Last month, we celebrated the National Statistics Day to commemorate the 125th birth anniversary of India’s legendary statistician, PC Mahalanobis. His contributions to applied statistics are immense and he is best known for developing a statistical measure called Mahalanobis distance, which is used in multivariate regression analysis. Mahalanobis distance finds wide applications in the field of classification and clustering. In this article, we will explore the Mahalanobis distance (MD) and its significance in statistics.
Regression Analysis In Statistics
Regression analysis is crucial in machine learning due to the fact that ML deals with errors and relationships in the data that goes into the model. This topic of statistics is widely used to study the variables that account in the project. ML models and algorithms sometimes analyse a variety of data to figure out a consistent output.
In multivariate analysis, the data under a study’s consideration, is usually delineated into a number of variables. These variables have to denote a relationship with respect to a standalone variable for the study. Multivariate analysis helps in addressing this challenge through methods that use correlation (strength of relationship) between the variables.
What Is Mahalanobis Distance?
Generally, variables (usually two in number) in the multivariate analysis are described in a Euclidean space through a coordinate (x-axis and y-axis) system. Suppose if there are more than two variables, it is difficult to represent them as well as measure the variables along the planar coordinates. This is where the Mahalanobis distance (MD) comes into picture. It considers the mean (sometimes called centroid) of the multivariate data as the reference.
The MD measures the relative distance between two variables with respect to the centroid. Therefore, farther the variable is from the centroid, the larger the MD is. The definition of the concept is given below.
The Mahalanobis distance of an observation x = (x1, x2, x3….xN)T from a set of observations with mean μ= (μ1,μ2,μ3….μN)T and covariance matrix S is defined as:
MD(x) = √{(x– μ)TS-1 (x– μ)
The covariance matrix provides the covariance associated with the variables (the reason covariance is followed is to establish the effect of two or more variables together).
Uses And Applications
As mentioned earlier, MD is primarily used in classification and clustering problems where there is a need to establish correlation between different groups/clusters of data. Another application of MD is discriminant analysis and pattern analysis, which are based on classification.
It has also found relevance in principal component analysis (PCA), where the correlated variables are transformed to a set of uncorrelated variables called principal components. If the value of MD is squared, it is found that the sum of squares of all non-zero principal components are equal to that of MD. This is helpful to ascertain the right components based on the requirement in data analysis.
Use Cases Of Mahalanobis Distance
Image processing: The aspect of MD in image processing has spurred researchers to bring in this concept to serve various areas of the field. One such study is the anomaly detection in hyperspectral images, which are used to detect surface materials in the ground. A group of researchers from IEEE have developed a method called low-rank and sparse matrix decomposition-based Mahalanobis distance method for anomaly detection. This uses MD to detect the probable anomalies lying in the images analysed from sparse matrix decomposition.

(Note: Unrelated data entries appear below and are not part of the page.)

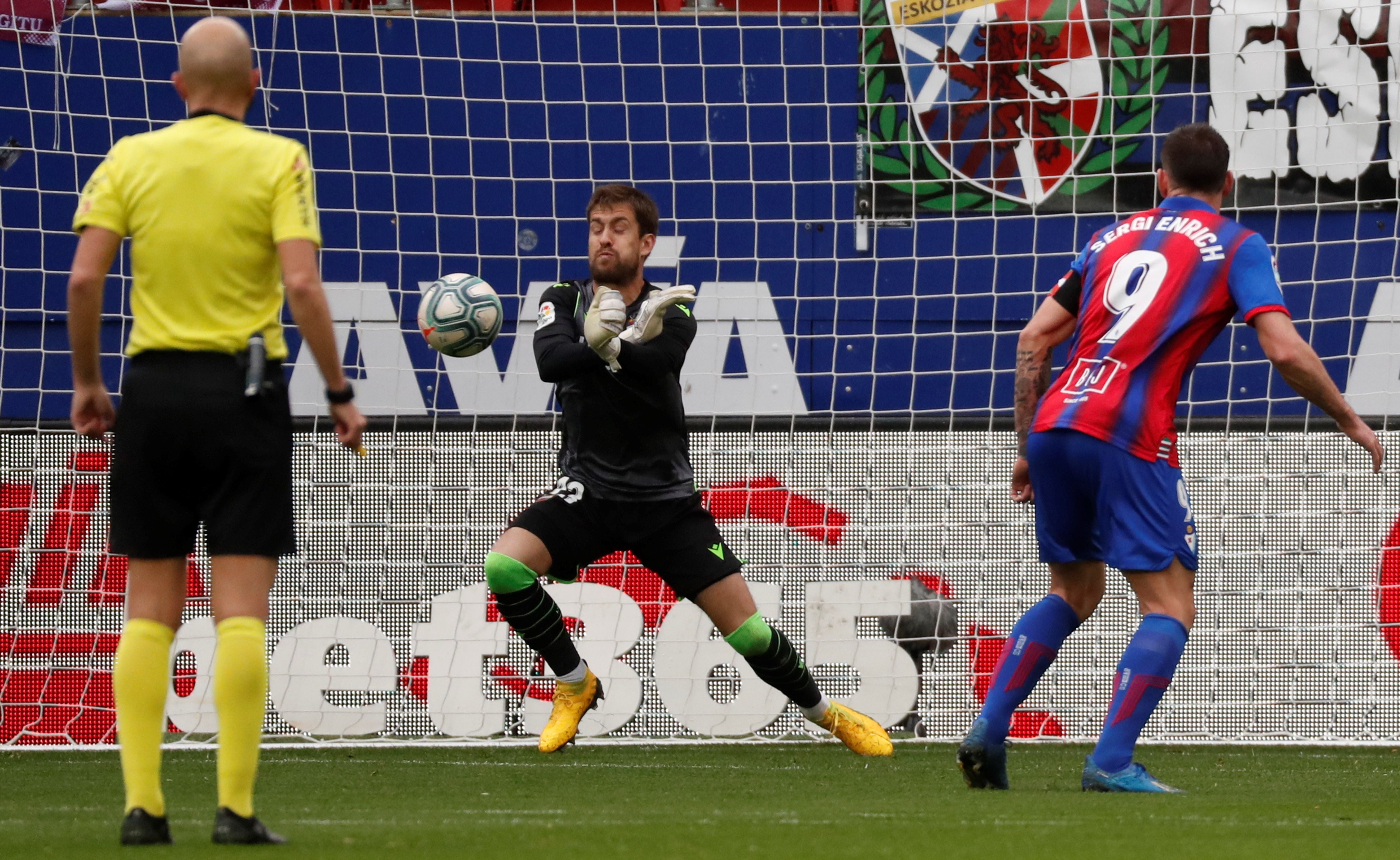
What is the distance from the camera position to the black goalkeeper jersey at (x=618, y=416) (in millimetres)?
5320

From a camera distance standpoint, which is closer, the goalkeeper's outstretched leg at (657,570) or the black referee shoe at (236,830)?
the black referee shoe at (236,830)

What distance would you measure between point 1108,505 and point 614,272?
190cm

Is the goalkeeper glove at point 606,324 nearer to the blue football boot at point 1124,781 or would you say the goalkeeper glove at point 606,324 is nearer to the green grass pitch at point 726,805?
the green grass pitch at point 726,805

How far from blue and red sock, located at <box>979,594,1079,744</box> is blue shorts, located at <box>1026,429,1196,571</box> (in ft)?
0.54

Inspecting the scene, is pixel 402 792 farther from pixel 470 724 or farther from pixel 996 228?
pixel 996 228

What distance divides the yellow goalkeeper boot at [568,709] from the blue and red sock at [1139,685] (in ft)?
6.54

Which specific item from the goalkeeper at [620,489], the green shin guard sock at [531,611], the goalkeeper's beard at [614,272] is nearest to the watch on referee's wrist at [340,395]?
the goalkeeper at [620,489]

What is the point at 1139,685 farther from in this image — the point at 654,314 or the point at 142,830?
the point at 142,830

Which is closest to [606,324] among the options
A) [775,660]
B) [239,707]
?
[775,660]

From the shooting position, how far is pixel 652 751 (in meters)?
6.03

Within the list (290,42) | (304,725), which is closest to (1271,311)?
(304,725)

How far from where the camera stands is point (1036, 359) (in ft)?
14.8

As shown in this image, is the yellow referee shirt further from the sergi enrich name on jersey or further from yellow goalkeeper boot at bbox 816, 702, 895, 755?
yellow goalkeeper boot at bbox 816, 702, 895, 755

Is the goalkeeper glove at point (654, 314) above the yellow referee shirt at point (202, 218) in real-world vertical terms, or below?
below
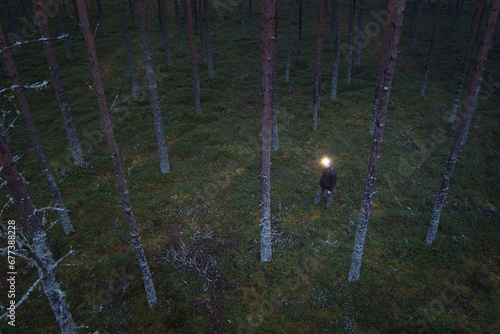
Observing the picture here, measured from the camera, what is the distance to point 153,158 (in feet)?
56.9

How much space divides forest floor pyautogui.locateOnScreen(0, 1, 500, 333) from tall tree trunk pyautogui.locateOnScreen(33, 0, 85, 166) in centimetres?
119

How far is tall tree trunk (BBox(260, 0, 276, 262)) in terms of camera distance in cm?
796

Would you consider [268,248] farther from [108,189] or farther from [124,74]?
[124,74]

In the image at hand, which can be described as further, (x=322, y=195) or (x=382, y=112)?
(x=322, y=195)

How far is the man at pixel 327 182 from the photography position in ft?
41.2

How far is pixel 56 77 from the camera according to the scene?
44.9 ft

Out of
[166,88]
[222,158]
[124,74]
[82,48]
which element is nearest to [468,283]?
[222,158]

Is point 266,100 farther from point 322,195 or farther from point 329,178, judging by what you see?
point 322,195

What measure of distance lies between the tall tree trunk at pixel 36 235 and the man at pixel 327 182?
34.4ft

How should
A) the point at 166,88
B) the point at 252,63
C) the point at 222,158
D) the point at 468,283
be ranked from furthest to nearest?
the point at 252,63
the point at 166,88
the point at 222,158
the point at 468,283

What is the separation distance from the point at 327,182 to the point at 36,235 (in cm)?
1076

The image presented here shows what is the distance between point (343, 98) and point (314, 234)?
1657 cm

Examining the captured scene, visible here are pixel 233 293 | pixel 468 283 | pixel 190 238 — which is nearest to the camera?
pixel 233 293

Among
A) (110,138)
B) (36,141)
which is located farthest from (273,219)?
(36,141)
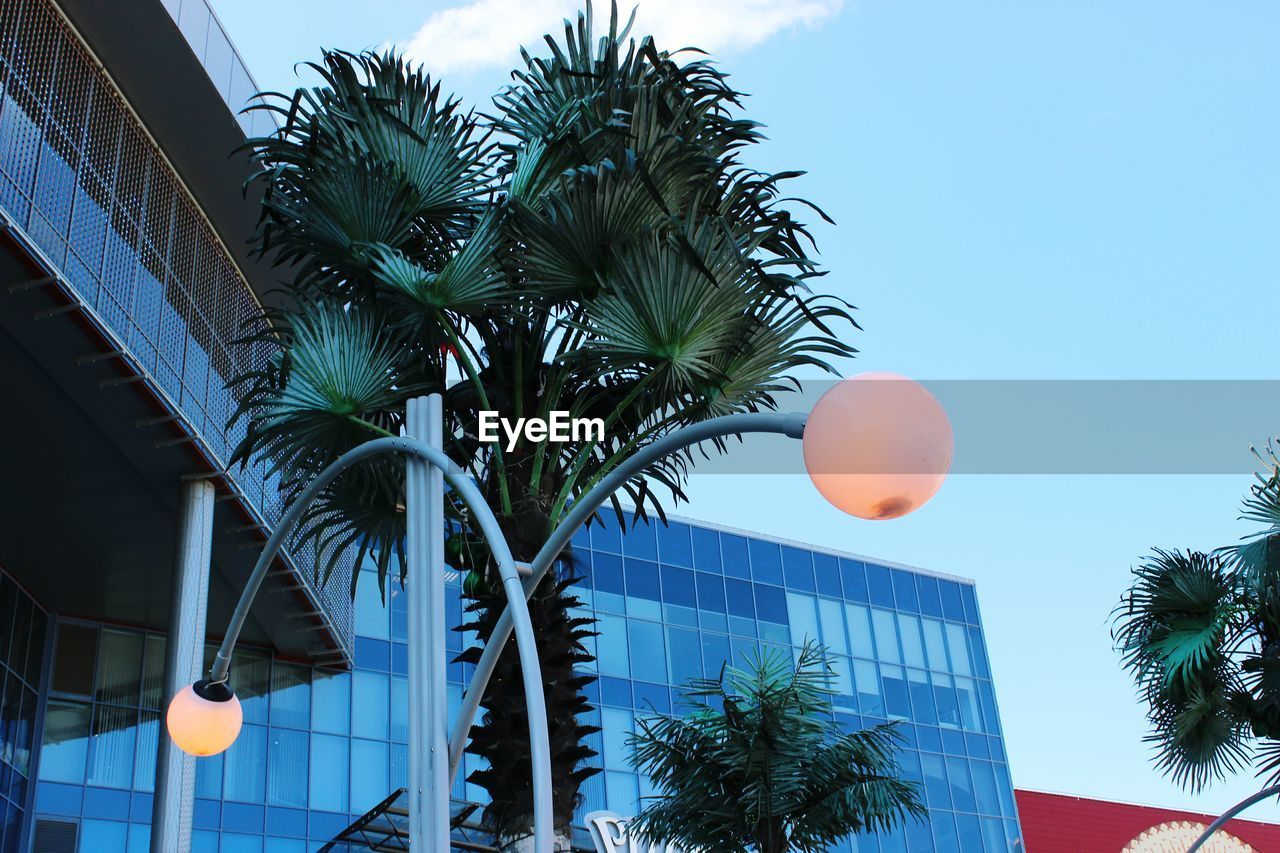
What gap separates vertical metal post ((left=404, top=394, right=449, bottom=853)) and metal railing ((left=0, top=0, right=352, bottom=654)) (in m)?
8.35

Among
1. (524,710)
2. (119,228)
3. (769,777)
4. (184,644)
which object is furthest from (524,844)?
(119,228)

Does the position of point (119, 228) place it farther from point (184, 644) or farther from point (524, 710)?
point (524, 710)

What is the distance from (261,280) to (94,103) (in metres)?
5.62

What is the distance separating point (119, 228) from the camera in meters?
16.6

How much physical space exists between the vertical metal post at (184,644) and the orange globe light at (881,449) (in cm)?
1410

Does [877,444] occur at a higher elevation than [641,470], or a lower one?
lower

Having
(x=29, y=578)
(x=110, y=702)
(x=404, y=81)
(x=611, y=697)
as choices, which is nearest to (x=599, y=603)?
(x=611, y=697)

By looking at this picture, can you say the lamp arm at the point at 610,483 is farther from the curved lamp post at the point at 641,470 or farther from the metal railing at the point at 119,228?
the metal railing at the point at 119,228

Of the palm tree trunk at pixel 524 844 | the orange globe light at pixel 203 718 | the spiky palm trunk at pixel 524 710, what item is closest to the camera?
the orange globe light at pixel 203 718

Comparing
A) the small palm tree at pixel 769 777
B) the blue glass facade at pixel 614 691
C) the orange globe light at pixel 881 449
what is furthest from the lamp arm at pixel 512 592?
the blue glass facade at pixel 614 691

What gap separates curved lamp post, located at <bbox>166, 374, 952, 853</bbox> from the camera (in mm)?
4078

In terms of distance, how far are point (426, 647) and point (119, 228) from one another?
464 inches

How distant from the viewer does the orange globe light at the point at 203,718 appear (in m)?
7.32

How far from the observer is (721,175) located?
926 centimetres
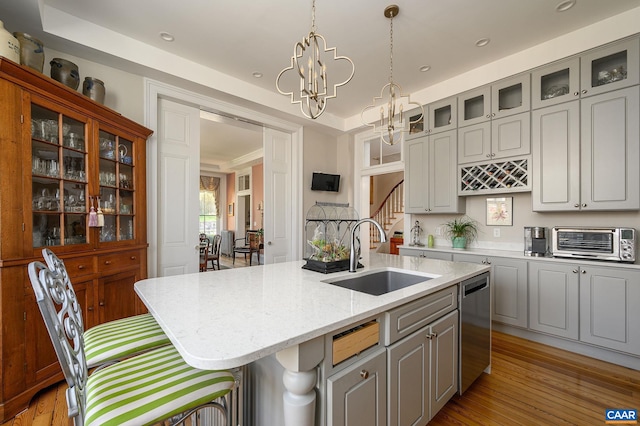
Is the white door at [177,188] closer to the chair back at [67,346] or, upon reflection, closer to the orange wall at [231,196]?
the chair back at [67,346]

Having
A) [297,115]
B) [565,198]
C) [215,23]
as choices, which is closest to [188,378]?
[215,23]

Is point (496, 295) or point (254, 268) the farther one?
point (496, 295)

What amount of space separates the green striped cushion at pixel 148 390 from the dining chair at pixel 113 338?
163 millimetres

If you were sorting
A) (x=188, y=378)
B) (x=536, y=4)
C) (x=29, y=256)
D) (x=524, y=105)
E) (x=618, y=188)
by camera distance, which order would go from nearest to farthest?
1. (x=188, y=378)
2. (x=29, y=256)
3. (x=536, y=4)
4. (x=618, y=188)
5. (x=524, y=105)

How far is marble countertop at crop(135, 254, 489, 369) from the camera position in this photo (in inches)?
33.2

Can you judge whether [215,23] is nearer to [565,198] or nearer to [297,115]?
[297,115]

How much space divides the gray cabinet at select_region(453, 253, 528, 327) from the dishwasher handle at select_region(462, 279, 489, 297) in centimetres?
108

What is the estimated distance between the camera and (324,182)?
190 inches

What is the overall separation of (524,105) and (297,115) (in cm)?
279

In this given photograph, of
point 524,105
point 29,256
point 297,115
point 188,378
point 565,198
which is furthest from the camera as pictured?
point 297,115

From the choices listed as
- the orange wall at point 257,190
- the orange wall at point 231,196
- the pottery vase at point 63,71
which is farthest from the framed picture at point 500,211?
the orange wall at point 231,196

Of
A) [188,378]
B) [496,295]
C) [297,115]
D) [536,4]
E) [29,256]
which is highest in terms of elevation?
[536,4]

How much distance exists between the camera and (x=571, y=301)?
2.62 meters

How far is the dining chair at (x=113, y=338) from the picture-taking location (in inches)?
48.5
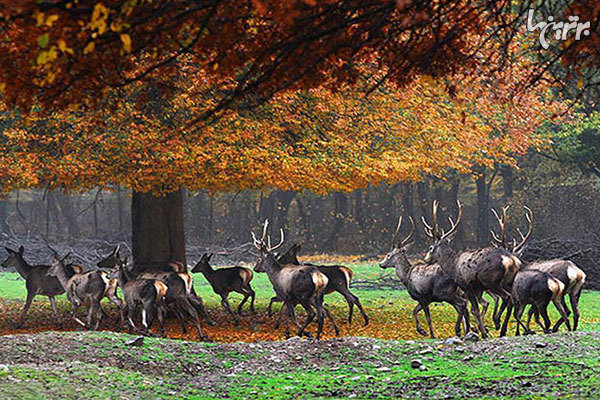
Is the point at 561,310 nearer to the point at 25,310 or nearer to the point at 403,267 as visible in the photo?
the point at 403,267

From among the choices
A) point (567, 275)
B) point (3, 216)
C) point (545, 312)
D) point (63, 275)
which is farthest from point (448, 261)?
point (3, 216)

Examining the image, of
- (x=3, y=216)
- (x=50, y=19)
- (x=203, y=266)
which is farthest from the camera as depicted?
(x=3, y=216)

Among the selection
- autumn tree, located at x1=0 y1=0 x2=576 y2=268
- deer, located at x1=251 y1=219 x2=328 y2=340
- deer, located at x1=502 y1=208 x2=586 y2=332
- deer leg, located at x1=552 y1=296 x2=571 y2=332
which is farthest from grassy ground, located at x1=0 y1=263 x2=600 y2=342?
autumn tree, located at x1=0 y1=0 x2=576 y2=268

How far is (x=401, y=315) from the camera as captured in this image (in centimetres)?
1780

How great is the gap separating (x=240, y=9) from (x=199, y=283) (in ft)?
75.3

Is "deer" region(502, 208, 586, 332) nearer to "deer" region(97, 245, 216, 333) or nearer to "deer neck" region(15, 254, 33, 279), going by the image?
"deer" region(97, 245, 216, 333)

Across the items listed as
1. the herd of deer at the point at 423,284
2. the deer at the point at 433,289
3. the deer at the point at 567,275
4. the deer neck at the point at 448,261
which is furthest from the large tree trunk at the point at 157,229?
the deer at the point at 567,275

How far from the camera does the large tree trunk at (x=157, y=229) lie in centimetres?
1741

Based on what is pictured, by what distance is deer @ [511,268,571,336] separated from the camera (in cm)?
1210

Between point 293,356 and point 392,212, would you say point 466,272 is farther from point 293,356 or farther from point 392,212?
point 392,212

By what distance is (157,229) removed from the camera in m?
17.5

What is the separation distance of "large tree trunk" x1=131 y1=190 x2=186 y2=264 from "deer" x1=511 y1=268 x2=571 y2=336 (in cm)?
754

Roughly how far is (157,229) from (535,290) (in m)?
8.21

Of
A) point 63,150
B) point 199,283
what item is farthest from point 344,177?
point 199,283
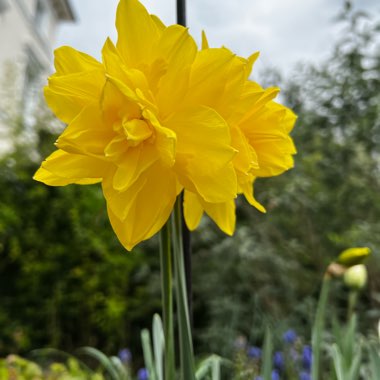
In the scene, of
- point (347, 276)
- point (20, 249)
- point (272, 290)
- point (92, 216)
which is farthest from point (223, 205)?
point (20, 249)

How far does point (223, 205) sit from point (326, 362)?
1671 mm

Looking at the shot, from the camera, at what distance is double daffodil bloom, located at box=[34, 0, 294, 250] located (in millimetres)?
420

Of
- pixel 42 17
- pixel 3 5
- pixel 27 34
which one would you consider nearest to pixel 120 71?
pixel 3 5

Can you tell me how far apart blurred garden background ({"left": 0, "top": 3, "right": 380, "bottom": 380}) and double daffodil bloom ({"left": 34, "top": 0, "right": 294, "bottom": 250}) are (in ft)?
4.06

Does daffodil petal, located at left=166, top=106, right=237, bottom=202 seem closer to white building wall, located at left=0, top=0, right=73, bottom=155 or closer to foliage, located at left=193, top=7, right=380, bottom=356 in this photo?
foliage, located at left=193, top=7, right=380, bottom=356

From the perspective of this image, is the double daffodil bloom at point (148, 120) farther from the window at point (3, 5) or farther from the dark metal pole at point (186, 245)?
the window at point (3, 5)

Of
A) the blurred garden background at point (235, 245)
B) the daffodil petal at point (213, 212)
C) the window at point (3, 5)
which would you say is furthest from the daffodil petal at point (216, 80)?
the window at point (3, 5)

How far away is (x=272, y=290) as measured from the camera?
2.20 meters

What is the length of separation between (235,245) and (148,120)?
69.8 inches

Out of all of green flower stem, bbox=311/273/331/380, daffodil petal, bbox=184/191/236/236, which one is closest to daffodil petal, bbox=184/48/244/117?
daffodil petal, bbox=184/191/236/236

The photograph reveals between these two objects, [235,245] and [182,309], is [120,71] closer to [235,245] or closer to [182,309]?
[182,309]

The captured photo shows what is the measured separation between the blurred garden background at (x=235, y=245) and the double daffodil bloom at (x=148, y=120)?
124 centimetres

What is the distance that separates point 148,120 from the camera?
1.42ft

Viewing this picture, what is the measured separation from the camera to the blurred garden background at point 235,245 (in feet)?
7.00
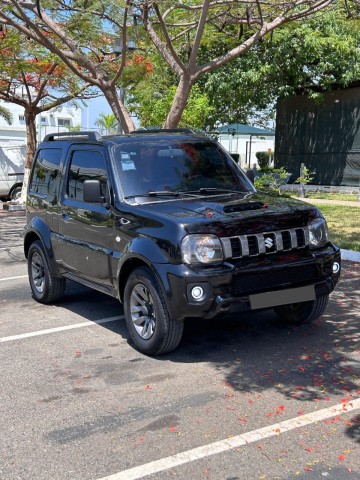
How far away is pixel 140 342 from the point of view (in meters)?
5.82

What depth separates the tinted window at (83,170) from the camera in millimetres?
6591

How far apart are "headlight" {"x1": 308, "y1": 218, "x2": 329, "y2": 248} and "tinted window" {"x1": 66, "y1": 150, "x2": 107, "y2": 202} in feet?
6.81

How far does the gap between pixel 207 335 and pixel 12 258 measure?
20.2 feet

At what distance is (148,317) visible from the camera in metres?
5.78

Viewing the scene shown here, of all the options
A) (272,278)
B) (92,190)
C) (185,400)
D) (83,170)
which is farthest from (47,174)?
(185,400)

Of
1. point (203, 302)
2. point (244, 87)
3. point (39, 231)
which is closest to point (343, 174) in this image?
point (244, 87)

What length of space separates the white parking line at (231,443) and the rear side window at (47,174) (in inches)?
162

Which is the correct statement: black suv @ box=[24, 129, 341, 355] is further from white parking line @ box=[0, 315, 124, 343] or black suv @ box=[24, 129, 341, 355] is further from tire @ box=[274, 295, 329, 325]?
white parking line @ box=[0, 315, 124, 343]

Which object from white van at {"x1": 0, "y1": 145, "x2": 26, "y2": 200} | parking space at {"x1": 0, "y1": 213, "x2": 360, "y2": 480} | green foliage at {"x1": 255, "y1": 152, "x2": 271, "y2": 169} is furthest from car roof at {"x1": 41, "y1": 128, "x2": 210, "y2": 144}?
green foliage at {"x1": 255, "y1": 152, "x2": 271, "y2": 169}

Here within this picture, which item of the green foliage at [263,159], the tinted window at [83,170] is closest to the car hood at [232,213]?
the tinted window at [83,170]

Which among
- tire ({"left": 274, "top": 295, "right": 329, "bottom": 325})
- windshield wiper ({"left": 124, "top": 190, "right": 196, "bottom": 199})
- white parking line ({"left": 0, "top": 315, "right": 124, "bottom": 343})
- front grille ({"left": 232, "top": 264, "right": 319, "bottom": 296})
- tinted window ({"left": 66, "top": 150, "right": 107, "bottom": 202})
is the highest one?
tinted window ({"left": 66, "top": 150, "right": 107, "bottom": 202})

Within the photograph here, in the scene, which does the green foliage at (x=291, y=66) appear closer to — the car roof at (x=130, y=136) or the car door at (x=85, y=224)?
the car roof at (x=130, y=136)

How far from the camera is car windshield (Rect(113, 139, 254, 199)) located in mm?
6324

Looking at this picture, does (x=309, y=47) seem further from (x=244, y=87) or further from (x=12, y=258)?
(x=12, y=258)
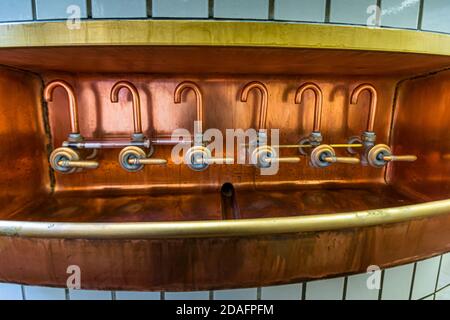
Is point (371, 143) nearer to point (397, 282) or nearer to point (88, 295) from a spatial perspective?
point (397, 282)

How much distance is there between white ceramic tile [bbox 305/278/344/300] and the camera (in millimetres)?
680

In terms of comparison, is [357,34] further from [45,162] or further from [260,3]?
[45,162]

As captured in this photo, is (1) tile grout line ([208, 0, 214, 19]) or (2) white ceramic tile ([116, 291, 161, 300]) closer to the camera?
(1) tile grout line ([208, 0, 214, 19])

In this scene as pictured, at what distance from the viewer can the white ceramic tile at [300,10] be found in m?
0.53

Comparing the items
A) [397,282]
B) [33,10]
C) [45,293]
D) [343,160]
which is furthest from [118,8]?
[397,282]

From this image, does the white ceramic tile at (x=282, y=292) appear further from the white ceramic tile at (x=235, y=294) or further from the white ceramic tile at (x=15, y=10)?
the white ceramic tile at (x=15, y=10)

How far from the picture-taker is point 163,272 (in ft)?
1.25

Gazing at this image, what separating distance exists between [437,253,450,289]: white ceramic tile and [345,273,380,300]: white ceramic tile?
23cm

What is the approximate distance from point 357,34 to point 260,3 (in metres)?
0.22

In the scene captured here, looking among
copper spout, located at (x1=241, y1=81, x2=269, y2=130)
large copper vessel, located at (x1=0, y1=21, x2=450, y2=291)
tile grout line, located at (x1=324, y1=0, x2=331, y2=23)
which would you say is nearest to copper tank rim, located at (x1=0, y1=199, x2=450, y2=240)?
large copper vessel, located at (x1=0, y1=21, x2=450, y2=291)

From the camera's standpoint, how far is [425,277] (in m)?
0.75

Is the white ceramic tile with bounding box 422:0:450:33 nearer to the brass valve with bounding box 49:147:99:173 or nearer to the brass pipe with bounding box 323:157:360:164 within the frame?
the brass pipe with bounding box 323:157:360:164

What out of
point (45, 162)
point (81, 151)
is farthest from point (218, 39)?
point (45, 162)

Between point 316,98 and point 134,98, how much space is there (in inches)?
18.0
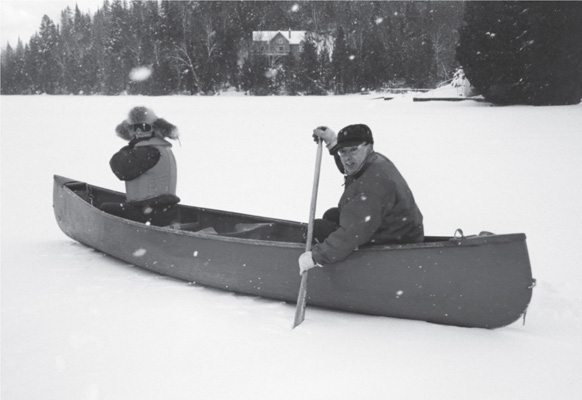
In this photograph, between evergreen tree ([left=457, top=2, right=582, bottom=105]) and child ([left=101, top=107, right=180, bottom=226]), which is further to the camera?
evergreen tree ([left=457, top=2, right=582, bottom=105])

Precision Medicine: A specific study in RNA sequencing has applied MD to analyse molecules to predict breast cancer survival. The researchers make use of MD to establish statistical significance of deregulated pathways in a subject’s transcriptome. Results show that the pathways derived from MD has improvement over previous research on the study, and offer better clinical interpretation of cancer survival.
Neurocomputing: Another research study incorporates MD in the detection of arrhythmia in an electrocardiogram (ECG). In this study, MD resolves the clustering problems associated with traditional Euclidean Distance (ED) observed in clustering features in ECG. The method followed is a Fuzzy C-means (FCM) clustering based on MD. Results obtained in the study show that ECG program iterations are reduced by almost 50 percent when MD-based FCM is used.
Physics: In Physics, Positron Emission Tomography (PET) is one specific area which finds application in medicine as well as in research, mainly in neuroimaging. One novel study implements MD to analyse gamma quanta by reconstructing signals in the energy levels, which is necessary for high-resolution images. The use of MD improves the image resolution significantly with better accuracy.
Comments:
Mahalanobis Distance is a very useful statistical measure in multivariate analysis. Any application that incorporates multivariate analysis is bound to use MD for better results. Furthermore, it is important to check the variables in the proposed solution using MD since a large number might diminish the significance of MD.